O senador Marty, considerado homem que representa a influência da Alemanha, tornou-se mundialmente conhecido pelas denúncias que formalizou em outro relatório sobre as prisões secretas que a Agência Central de Inteligência (CIA) dos EUA mantém em vários países da Europa, nas quais a CIA torturava suspeitos de ações terroristas, que haviam sido sequestrados em vários países do mundo.

As primeiras informações sobre este relatório de Marty foram reveladas graças a um "furo" do jornal britânico The Guardian. E sabe-se que a Grã-Bretanha nunca fez segredo de seu apoio ao adversário de Thatsi, ex-primeiro-ministro Ramus Haradinai, o qual deverá ser julgado pelo Tribunal Internacional de Haia por crimes de guerra cometidos na antiga Iugoslávia, denuncia o jornal francês Le Monde.

Este, aliás, questiona diretamente: "Porque este relatório foi publicado em um momento político tão neutro?" Pouco antes das eleições parlamentares em Kosovo, o Tribunal Internacional de Haia proibiu Haradinai – cujo partido foi classificado em quarto lugar, com 10,8% de votos – de viajar provisoriamente a Kosovo até o início de seu julgamento.

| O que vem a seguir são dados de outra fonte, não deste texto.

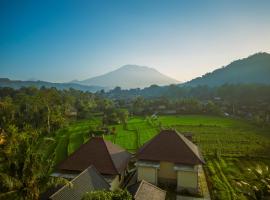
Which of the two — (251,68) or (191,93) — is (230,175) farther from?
(251,68)

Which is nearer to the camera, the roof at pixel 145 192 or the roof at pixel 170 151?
the roof at pixel 145 192

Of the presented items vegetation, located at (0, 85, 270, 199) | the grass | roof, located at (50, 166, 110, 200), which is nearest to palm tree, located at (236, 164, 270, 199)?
vegetation, located at (0, 85, 270, 199)

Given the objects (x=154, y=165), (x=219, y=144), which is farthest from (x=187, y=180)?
(x=219, y=144)

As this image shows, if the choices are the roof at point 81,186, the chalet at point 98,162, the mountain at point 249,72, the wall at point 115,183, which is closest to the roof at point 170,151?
the chalet at point 98,162

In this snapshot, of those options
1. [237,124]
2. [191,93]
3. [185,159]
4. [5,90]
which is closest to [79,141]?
[185,159]

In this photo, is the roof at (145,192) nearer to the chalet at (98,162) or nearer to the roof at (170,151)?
the chalet at (98,162)

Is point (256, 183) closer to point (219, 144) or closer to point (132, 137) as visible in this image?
point (219, 144)
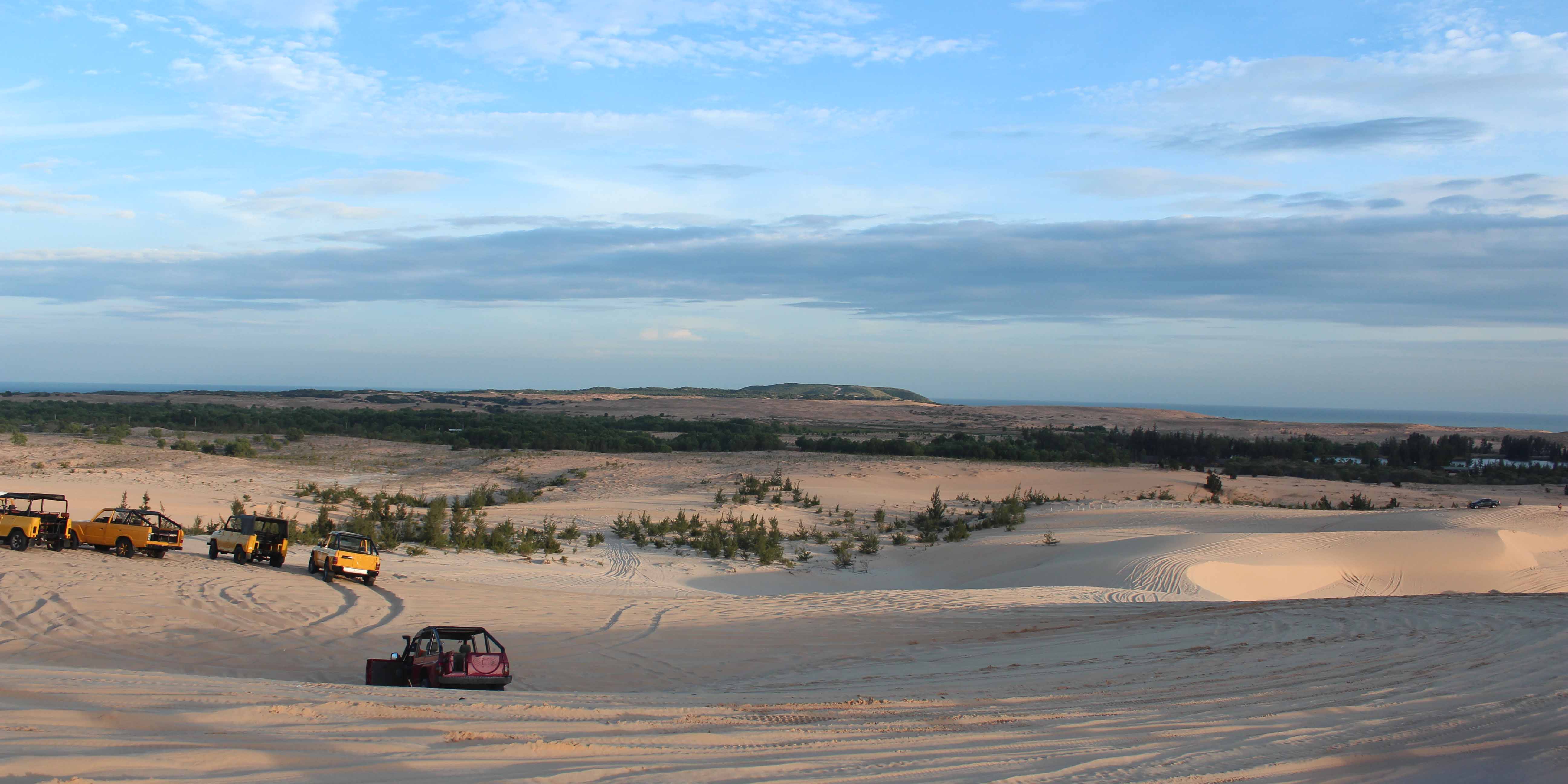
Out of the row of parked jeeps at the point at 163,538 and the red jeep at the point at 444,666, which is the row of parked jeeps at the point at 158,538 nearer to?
the row of parked jeeps at the point at 163,538

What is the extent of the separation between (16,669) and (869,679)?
780 centimetres

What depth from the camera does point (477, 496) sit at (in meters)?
29.1

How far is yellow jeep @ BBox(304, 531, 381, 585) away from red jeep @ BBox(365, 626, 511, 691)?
701 centimetres

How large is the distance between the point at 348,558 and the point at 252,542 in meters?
2.92

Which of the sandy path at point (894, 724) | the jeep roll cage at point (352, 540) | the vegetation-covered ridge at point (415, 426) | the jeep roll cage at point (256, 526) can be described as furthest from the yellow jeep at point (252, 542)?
the vegetation-covered ridge at point (415, 426)

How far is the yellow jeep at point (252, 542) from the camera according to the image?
17141mm

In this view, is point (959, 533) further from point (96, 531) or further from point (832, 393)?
point (832, 393)

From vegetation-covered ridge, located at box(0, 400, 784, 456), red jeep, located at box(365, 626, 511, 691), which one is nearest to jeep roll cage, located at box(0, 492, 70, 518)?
red jeep, located at box(365, 626, 511, 691)

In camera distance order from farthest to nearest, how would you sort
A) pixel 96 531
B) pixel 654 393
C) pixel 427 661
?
pixel 654 393 < pixel 96 531 < pixel 427 661

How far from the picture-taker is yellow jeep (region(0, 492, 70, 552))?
16.5 metres

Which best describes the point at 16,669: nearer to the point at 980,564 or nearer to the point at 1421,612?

Ao que tudo indica, Haradinai queria negociar pessoalmente com Thatsi o apoio e a aliança com seu partido, com objetivo de formarem governo no qual Haradinai seria vice-presidente, o que impossibilitaria sua condenação pelo Tribunal Internacional de Haia, que acabou torpedeando a "jogada".

Grande Albânia

Assim, a atual conformação do panorama político em Kosovo é a seguinte: EUA e França apoiam o mafioso e criminoso de guerra Thatsi. A Grã-Bretanha, o igualmente criminoso de guerra Haradinai. Já a Alemanha apoia um politicamente muito perigoso albanês líder de Kosovo, embora ele não seja acusado de um passado semelhante dos outros dois. Ele chama-se Albin Kurti e lidera o partido Autodeterminação, que disputou pela primeira vez eleições parlamentares, classificando-se em terceiro lugar, com 12,2% de votos.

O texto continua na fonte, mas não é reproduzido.